Kirk-Maher, meanwhile, promoted and advertised Sprucelets south of the border. During the 1907 Fourth of July parade, the company float featured a replica spruce forest with snow on the ground. Besides availability in Brooklyn, the popular cough drops were also distributed by the Richardson Drug Company in Omaha, Nebraska. Many North Country apothecaries carried them as well, including W. T. Hinman in Potsdam, McNulty’s Drug Store in Norwood, and Cohn’s store in Faust at Tupper Lake.
In 1914, the Kirk-Maher Company was still running advertisements in regional newspapers, touting their well-known medicine as, “The Twentieth Century Cough Drops. Positively Stops That Tickle in Your Throat and Relieves Coughs, Colds, Throat and Bronchial Difficulties. An evolution in Cough Drop manufacture, palatable and efficient in its beneficial results. The latest scientific combination of pure extract of Adirondack Spruce Gum with menthol and other healing ingredients. At all dealers, 5 cents.”
Shortly after, however, Sprucelets virtually disappeared from the market. Kirk-Maher’s interests were varied, but their focus had turned to an ice cream venture that proved particularly lucrative, starting with a plant capable of producing 1,000 gallons per day.
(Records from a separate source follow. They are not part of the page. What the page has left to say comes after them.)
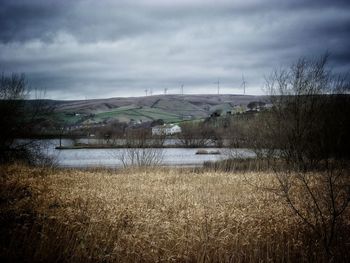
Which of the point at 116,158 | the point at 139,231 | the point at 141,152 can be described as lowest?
the point at 116,158

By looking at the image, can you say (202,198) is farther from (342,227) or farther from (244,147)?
(244,147)

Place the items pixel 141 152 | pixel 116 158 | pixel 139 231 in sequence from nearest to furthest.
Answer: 1. pixel 139 231
2. pixel 141 152
3. pixel 116 158

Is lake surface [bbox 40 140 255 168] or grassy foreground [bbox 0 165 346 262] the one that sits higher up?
grassy foreground [bbox 0 165 346 262]

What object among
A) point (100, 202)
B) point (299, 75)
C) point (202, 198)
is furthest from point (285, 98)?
point (100, 202)

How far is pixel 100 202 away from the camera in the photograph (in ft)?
40.5

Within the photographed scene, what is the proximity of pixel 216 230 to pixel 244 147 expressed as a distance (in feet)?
88.0

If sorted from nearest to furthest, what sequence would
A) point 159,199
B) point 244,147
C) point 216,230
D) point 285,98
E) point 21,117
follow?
point 216,230, point 159,199, point 285,98, point 21,117, point 244,147

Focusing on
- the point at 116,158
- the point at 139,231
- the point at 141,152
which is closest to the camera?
the point at 139,231

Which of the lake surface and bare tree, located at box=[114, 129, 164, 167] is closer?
bare tree, located at box=[114, 129, 164, 167]

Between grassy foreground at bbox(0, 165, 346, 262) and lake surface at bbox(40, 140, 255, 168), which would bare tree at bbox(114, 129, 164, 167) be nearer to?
lake surface at bbox(40, 140, 255, 168)

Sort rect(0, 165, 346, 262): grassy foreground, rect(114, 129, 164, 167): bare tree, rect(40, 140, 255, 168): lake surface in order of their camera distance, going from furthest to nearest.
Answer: rect(40, 140, 255, 168): lake surface < rect(114, 129, 164, 167): bare tree < rect(0, 165, 346, 262): grassy foreground

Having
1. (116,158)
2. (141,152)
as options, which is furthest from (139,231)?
(116,158)

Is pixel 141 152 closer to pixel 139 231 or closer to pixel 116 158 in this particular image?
pixel 139 231

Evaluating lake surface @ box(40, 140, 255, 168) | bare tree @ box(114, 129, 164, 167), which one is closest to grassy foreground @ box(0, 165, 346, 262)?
bare tree @ box(114, 129, 164, 167)
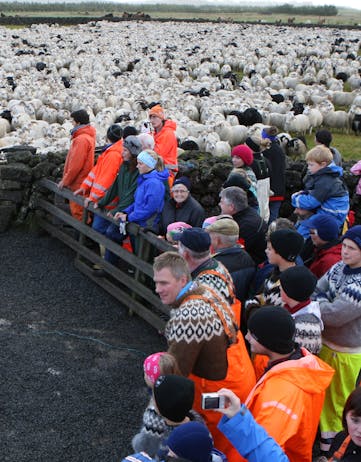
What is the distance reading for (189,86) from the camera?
29859mm

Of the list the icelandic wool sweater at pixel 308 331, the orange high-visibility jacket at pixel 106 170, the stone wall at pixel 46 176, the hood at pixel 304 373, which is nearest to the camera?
the hood at pixel 304 373

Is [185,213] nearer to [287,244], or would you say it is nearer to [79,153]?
[287,244]

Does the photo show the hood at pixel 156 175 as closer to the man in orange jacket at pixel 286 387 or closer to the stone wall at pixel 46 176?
the stone wall at pixel 46 176

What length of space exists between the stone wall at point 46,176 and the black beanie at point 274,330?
752 cm

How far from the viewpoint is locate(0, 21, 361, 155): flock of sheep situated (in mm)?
17938

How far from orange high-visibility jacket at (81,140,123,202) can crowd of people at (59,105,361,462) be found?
1.2 inches

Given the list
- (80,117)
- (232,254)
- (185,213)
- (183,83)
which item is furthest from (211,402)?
(183,83)

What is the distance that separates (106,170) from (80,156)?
0.97m

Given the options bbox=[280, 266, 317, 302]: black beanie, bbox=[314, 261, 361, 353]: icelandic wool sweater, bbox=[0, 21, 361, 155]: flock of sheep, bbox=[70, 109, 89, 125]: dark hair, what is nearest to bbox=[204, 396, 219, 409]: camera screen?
bbox=[280, 266, 317, 302]: black beanie

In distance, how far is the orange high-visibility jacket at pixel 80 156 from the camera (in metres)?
9.27

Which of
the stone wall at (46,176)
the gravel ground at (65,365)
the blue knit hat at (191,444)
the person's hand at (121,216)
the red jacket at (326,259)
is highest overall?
the blue knit hat at (191,444)

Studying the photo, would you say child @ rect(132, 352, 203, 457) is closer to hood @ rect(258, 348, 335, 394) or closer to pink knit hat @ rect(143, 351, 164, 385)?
pink knit hat @ rect(143, 351, 164, 385)

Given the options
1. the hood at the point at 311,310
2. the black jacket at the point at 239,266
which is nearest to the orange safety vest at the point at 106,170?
the black jacket at the point at 239,266

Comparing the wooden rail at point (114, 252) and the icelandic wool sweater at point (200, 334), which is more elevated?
the icelandic wool sweater at point (200, 334)
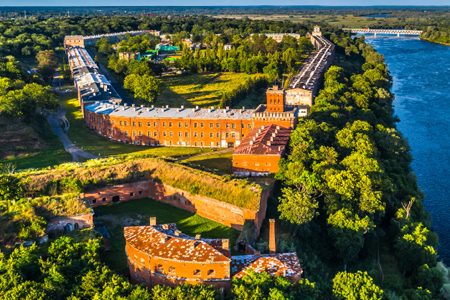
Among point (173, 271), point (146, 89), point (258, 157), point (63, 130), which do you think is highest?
point (146, 89)

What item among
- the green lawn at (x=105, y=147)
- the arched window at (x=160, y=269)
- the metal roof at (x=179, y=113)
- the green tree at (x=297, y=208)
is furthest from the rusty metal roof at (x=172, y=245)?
the metal roof at (x=179, y=113)

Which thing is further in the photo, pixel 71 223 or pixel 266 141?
pixel 266 141

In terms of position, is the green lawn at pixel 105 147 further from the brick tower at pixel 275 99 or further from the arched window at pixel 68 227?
the arched window at pixel 68 227

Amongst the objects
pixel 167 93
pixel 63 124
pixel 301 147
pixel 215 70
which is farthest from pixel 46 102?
pixel 215 70

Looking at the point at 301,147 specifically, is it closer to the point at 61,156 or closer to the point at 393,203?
the point at 393,203

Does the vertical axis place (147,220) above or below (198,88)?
above

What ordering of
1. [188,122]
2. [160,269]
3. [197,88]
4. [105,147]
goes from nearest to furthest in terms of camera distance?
[160,269] < [105,147] < [188,122] < [197,88]

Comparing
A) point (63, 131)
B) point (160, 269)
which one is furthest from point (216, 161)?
point (160, 269)

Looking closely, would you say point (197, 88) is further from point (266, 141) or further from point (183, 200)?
point (183, 200)
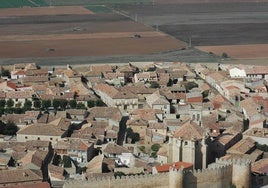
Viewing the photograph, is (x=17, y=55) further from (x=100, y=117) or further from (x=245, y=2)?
(x=245, y=2)

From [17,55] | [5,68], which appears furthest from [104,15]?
[5,68]

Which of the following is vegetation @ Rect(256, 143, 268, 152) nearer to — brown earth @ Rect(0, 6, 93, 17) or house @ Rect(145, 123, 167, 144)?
house @ Rect(145, 123, 167, 144)

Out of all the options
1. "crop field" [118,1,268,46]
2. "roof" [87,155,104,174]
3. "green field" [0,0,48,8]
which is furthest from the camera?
"green field" [0,0,48,8]

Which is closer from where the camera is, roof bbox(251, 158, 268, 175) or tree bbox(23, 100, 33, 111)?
roof bbox(251, 158, 268, 175)

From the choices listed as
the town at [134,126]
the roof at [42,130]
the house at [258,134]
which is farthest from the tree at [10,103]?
the house at [258,134]

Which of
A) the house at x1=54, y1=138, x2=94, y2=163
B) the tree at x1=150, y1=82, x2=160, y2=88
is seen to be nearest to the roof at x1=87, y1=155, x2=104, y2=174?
the house at x1=54, y1=138, x2=94, y2=163

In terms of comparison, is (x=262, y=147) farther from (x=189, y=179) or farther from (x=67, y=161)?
(x=189, y=179)
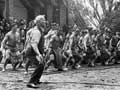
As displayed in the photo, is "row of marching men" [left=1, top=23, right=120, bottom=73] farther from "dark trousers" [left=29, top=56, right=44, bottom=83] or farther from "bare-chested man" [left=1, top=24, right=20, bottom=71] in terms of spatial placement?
"dark trousers" [left=29, top=56, right=44, bottom=83]

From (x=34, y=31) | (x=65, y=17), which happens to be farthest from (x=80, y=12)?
(x=34, y=31)

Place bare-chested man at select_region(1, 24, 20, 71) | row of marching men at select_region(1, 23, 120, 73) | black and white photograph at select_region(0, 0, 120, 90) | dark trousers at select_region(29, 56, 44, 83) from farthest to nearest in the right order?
row of marching men at select_region(1, 23, 120, 73) → bare-chested man at select_region(1, 24, 20, 71) → black and white photograph at select_region(0, 0, 120, 90) → dark trousers at select_region(29, 56, 44, 83)

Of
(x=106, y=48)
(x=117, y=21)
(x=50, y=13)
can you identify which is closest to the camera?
(x=106, y=48)

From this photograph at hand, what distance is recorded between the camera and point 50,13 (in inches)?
989

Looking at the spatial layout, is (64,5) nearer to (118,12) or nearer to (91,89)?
(118,12)

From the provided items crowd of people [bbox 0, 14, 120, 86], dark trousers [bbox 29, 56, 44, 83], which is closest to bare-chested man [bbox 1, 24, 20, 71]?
crowd of people [bbox 0, 14, 120, 86]

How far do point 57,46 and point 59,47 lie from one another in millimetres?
272

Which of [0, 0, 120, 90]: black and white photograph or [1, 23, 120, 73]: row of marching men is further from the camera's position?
[1, 23, 120, 73]: row of marching men

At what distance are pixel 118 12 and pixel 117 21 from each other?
3.36 feet

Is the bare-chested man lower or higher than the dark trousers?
higher

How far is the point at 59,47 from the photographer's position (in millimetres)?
10953

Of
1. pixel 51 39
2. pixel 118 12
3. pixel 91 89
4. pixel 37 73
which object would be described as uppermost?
pixel 118 12

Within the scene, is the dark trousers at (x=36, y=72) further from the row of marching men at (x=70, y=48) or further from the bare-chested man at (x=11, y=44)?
the bare-chested man at (x=11, y=44)

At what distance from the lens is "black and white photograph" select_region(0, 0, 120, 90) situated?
7.01 metres
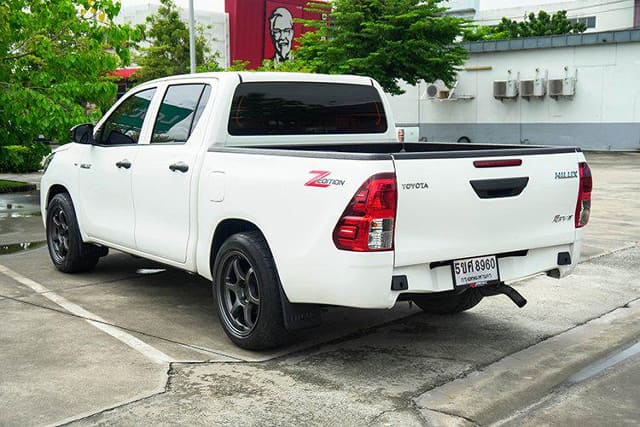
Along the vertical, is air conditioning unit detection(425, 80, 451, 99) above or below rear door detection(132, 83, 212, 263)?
above

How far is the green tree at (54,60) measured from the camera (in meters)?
13.9

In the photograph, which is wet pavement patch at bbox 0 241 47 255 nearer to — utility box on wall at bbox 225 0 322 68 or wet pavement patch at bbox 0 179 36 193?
wet pavement patch at bbox 0 179 36 193

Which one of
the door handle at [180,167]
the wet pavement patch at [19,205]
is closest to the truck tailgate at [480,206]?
Answer: the door handle at [180,167]

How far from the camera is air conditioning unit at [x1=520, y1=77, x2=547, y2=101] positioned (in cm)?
3484

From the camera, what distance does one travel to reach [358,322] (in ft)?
20.8

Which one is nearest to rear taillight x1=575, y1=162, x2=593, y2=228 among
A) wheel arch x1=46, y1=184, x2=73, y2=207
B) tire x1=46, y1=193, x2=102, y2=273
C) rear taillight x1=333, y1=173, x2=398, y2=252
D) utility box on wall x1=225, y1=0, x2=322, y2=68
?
rear taillight x1=333, y1=173, x2=398, y2=252

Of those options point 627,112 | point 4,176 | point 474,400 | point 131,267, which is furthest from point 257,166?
point 627,112

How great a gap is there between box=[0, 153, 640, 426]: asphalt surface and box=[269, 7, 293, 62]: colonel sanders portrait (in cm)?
4012

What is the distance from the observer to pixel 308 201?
4816 mm

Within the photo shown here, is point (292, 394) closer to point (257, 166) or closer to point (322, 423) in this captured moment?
point (322, 423)

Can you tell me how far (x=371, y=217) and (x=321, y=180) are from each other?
40cm

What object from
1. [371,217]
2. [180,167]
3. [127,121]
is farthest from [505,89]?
[371,217]

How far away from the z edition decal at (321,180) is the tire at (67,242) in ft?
12.0

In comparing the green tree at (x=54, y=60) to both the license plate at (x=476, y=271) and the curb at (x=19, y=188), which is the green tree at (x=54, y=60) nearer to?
the curb at (x=19, y=188)
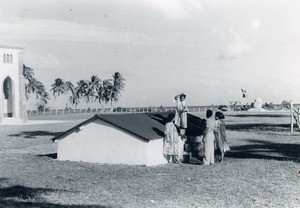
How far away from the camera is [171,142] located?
49.8 ft

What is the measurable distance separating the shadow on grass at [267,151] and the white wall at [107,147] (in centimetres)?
353

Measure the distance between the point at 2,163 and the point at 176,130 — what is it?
6.28 meters

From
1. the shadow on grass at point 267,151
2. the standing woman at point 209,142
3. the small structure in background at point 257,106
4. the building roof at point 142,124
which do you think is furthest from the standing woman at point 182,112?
the small structure in background at point 257,106

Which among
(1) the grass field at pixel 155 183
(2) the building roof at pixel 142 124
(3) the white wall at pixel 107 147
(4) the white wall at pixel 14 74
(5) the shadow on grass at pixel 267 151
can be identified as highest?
(4) the white wall at pixel 14 74

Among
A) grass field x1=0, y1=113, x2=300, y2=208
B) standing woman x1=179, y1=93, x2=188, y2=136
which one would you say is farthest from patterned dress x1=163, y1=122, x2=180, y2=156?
grass field x1=0, y1=113, x2=300, y2=208

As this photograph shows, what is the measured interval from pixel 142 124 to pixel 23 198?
22.5 ft

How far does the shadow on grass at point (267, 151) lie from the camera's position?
1591cm

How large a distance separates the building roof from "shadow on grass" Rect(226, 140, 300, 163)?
1.83 meters

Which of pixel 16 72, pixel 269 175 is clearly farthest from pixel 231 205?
pixel 16 72

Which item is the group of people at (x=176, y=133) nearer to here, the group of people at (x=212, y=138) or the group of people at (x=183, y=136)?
the group of people at (x=183, y=136)

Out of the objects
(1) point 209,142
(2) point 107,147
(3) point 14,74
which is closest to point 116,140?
(2) point 107,147

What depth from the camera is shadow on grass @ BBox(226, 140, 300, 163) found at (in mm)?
15914

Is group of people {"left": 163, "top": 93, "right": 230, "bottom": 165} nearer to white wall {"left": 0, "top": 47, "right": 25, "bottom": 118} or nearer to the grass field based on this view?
the grass field

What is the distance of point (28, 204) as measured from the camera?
29.3 ft
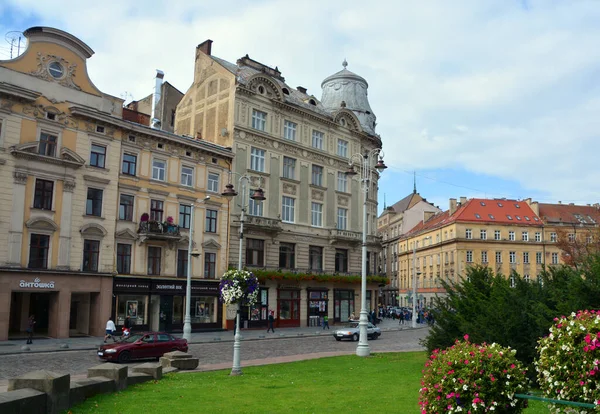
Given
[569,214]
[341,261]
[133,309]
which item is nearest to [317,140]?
[341,261]

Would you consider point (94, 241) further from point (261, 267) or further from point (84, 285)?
point (261, 267)

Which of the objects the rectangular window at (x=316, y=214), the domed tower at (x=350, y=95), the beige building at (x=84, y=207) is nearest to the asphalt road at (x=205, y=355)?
the beige building at (x=84, y=207)

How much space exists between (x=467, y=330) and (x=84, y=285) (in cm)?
2504

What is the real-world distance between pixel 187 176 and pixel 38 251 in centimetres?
1243

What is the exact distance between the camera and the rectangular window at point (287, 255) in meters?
48.2

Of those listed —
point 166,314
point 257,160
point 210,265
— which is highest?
point 257,160

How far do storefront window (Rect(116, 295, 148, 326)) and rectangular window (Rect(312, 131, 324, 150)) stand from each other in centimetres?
2179

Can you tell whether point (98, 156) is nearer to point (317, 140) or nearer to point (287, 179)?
point (287, 179)

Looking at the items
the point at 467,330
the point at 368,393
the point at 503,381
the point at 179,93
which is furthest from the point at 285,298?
the point at 503,381

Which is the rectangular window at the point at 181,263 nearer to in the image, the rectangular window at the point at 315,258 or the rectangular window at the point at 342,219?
the rectangular window at the point at 315,258

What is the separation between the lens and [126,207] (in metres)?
38.1

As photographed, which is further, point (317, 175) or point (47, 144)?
point (317, 175)

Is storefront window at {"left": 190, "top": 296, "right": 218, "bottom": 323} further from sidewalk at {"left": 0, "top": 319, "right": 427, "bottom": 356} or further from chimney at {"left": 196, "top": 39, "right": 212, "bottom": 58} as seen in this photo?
chimney at {"left": 196, "top": 39, "right": 212, "bottom": 58}

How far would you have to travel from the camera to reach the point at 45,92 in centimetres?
3403
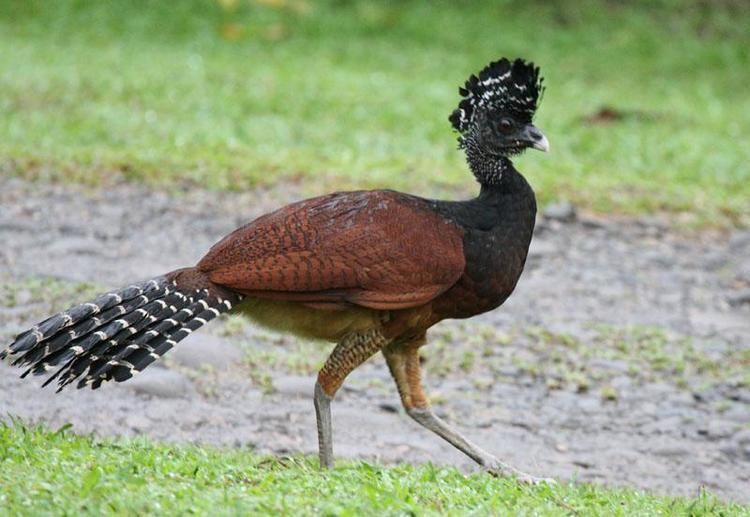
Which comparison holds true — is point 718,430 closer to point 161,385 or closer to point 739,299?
point 739,299

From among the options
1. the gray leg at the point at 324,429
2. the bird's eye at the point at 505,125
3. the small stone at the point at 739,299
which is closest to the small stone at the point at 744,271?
the small stone at the point at 739,299

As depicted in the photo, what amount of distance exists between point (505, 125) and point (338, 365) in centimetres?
142

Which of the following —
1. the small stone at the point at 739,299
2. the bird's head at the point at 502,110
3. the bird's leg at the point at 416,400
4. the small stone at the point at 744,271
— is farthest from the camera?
the small stone at the point at 744,271

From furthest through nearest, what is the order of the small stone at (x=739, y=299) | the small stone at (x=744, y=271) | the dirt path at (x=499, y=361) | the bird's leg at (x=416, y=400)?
the small stone at (x=744, y=271), the small stone at (x=739, y=299), the dirt path at (x=499, y=361), the bird's leg at (x=416, y=400)

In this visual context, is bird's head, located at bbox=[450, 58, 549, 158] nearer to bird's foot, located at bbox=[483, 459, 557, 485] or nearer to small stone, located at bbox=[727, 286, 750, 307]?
bird's foot, located at bbox=[483, 459, 557, 485]

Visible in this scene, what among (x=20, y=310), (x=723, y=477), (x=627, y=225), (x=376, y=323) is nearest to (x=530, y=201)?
(x=376, y=323)

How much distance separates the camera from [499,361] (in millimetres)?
8297

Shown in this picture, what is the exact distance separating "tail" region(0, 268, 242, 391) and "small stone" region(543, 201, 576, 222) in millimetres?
5715

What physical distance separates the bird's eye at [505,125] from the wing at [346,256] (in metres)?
0.67

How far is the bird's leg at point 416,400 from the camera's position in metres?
6.11

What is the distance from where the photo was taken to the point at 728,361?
852cm

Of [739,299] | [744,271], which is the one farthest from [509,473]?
[744,271]

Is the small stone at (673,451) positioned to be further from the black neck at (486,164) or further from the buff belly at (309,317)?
the buff belly at (309,317)

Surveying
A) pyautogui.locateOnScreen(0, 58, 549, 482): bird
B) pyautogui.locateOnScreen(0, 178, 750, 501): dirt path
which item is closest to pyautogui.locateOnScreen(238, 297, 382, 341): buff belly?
pyautogui.locateOnScreen(0, 58, 549, 482): bird
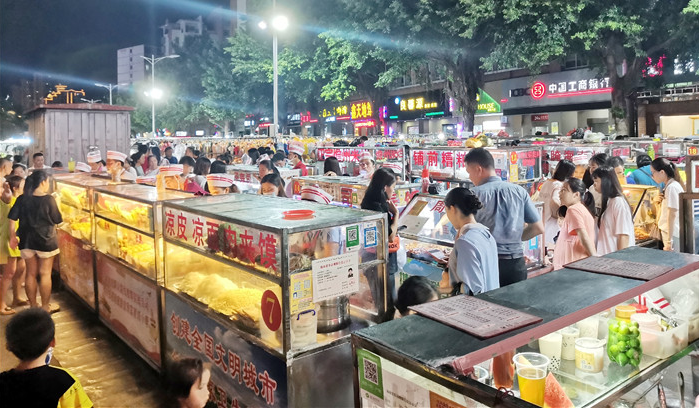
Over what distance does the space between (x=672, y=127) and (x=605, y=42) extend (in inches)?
206

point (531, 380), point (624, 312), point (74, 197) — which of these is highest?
point (74, 197)

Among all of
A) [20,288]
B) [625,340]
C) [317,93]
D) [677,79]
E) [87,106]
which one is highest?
[317,93]

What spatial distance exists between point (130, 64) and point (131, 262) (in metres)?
128

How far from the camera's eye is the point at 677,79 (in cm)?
2192

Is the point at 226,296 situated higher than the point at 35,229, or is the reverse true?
the point at 35,229

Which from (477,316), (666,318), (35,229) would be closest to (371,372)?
(477,316)

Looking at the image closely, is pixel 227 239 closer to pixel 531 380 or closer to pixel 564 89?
pixel 531 380

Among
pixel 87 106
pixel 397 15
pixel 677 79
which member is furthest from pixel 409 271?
pixel 677 79

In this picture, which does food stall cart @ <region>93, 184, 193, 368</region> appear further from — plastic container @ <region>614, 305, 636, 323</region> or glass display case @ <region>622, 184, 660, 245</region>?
glass display case @ <region>622, 184, 660, 245</region>

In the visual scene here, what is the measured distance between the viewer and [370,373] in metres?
2.04

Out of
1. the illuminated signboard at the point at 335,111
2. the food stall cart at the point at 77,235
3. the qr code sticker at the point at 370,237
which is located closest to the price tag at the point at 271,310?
the qr code sticker at the point at 370,237

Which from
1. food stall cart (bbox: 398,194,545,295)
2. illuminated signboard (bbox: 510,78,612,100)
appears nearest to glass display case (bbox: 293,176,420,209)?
food stall cart (bbox: 398,194,545,295)

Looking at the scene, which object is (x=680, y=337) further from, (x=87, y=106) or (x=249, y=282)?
(x=87, y=106)

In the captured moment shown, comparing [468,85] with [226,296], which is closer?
[226,296]
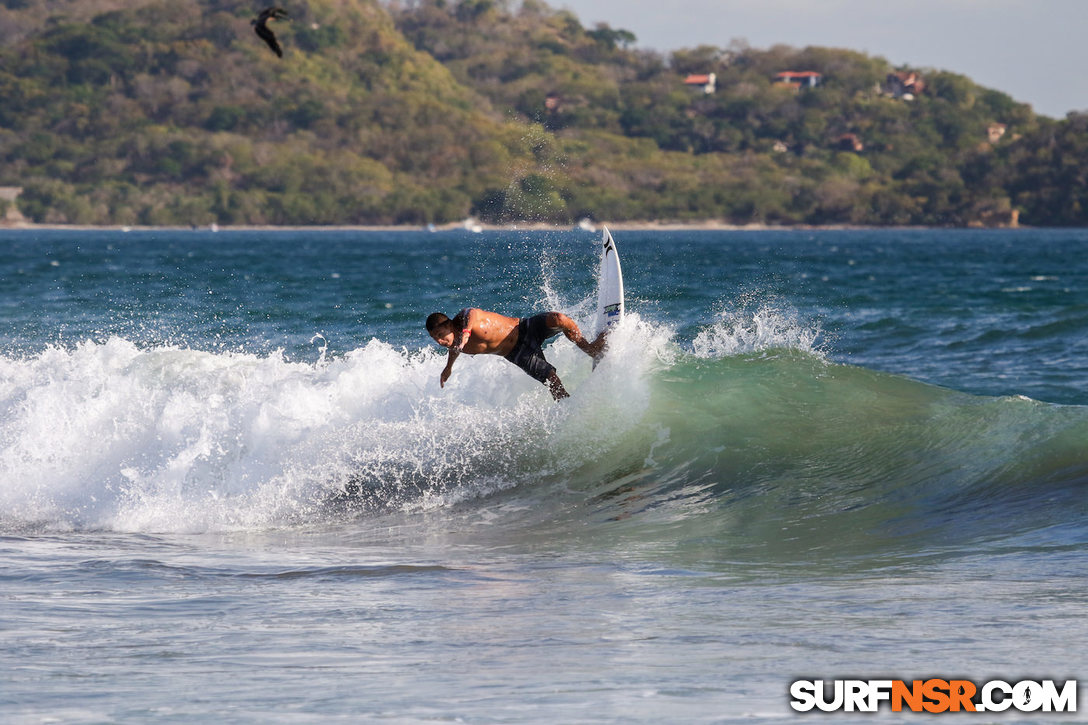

Within a decade they had manufacturing sites at Massena, Malone, Plattsburgh, Saranac Lake, and Watertown.
A resurgence of the locally famous cough drops came about in 1920 with the formation in Malone of the Smith Candy Company, which took over the Kirk-Maher operations (formerly Symonds & Allison) on West Main Street and, among other things, resumed producing Sprucelets. The company announced that an improved formula had been copyrighted, advertising was under way, and distribution had already been arranged with a firm in White River Junction, Vermont, and across New York State.
But there would be no repeating the dramatic success enjoyed by Symonds & Allison fifteen years earlier. The Smith Candy Company floundered, and just two years after opening for business, the proprietors filed for dissolution.
Unlike Sprucelets themselves, it was a tough pill to swallow. The company’s failure marked the end of an original, homegrown, homemade Adirondack product once used by thousands of happy customers.